## Liste des tâches
• a. Dans le texte sur Barbey d'Aurevilly, qu'attend le romancier du roman, par contraste avec ce que Mallarmé voulait de la poésie ?
• b. Poursuivez le texte sur Barbey d'Aurevilly après sa dernière phrase.

## Texte fourni
--------------------------------------------------

16Or l’épopée littéraire ne se dit jamais mieux que lorsque l’épopée monarchique semble interdite. Notre auteur substitue ainsi la parole épique non seulement à un héroïsme en acte rendu impossible par son triste siècle mais encore à une transgression érotique rendue délicate par le faux moralisme (p. 321). Cet esprit spécifique à la création aurevillienne peut donc finalement ouvrir l’étude vers une stimulante proposition : si Mallarmé voulait que la poésie devienne une véritable musique, Barbey d’Aurevilly attend du roman qu’il reproduise un authentique opéra (p. 349 sq.). Ne songeons qu’à l’aria de Mme de Gesvres dans L’Amour impossible :

Je ne puis pas vous aimer, vous, et vous êtes cependant l’homme qui m’ait d’abord le plus attiré […]. Vous êtes l’esprit le plus distingué que j’aie jamais rencontré […] Vous êtes tout cela, Raimbaud […]. Vous êtes le seul […]. Vous êtes le seul […]. Enfin vous êtes le seul20

17 Les exemples peuvent d’ailleurs se multiplier sous la plume du romancier (p. 333‑379). Un tel travail de transposition romanesque nous ouvre en tout cas pleinement à ce spectacle du texte qui renouvelle artistement la rhétorique et fonde une nouvelle lyrique. On comprend mieux encore l’identité poétique du récit (« le trajet romanesque des personnages aurevilliens ne se fait donc pas sur le mode d’une évolution, par exemple psychologique, mais bien sur le mode d’une déclinaison d’essence poétique », p. 388), sa constante hésitation entre atticisme ou asianisme et son usage pleinement musical du tiret typographique (« instrument prédisposé à faire naître la musicalité poétique intrinsèque d’un verbe […], le style plonge[ant] au plus profond d’un moi assumé comme fragmentaire », p. 470). On lit un peu Barbey d’Arevilly dans le texte, enfin, tel qu’en lui‑même.

--------------------------------------------------

## Données fournies
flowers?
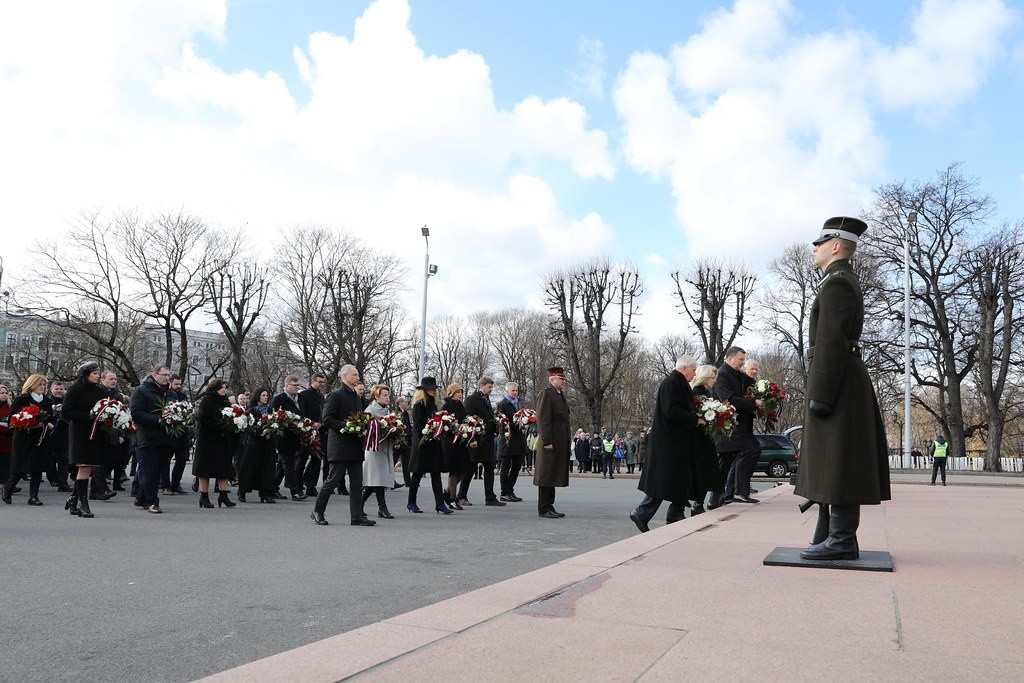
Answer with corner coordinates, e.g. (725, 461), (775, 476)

--------------------------------------------------

## Ensemble des réponses
• a. Qu'il reproduise un authentique opéra.

• b.
18Malgré de trop nombreuses scories rédactionnelles (fautes de frappe et usage fautif de la virgule, expressions malheureuses comme « au final » ou « du coup » et gestion erronée de l’italique), l’ouvrage de Vigor Caillet présente ainsi de belles qualités didactiques permettant au lecteur qui découvre Barbey d’Aurevilly d’entrer dans un monde bizarre et bariolé pour mieux plonger dans la réalité toujours déjà hybride de son propre monde.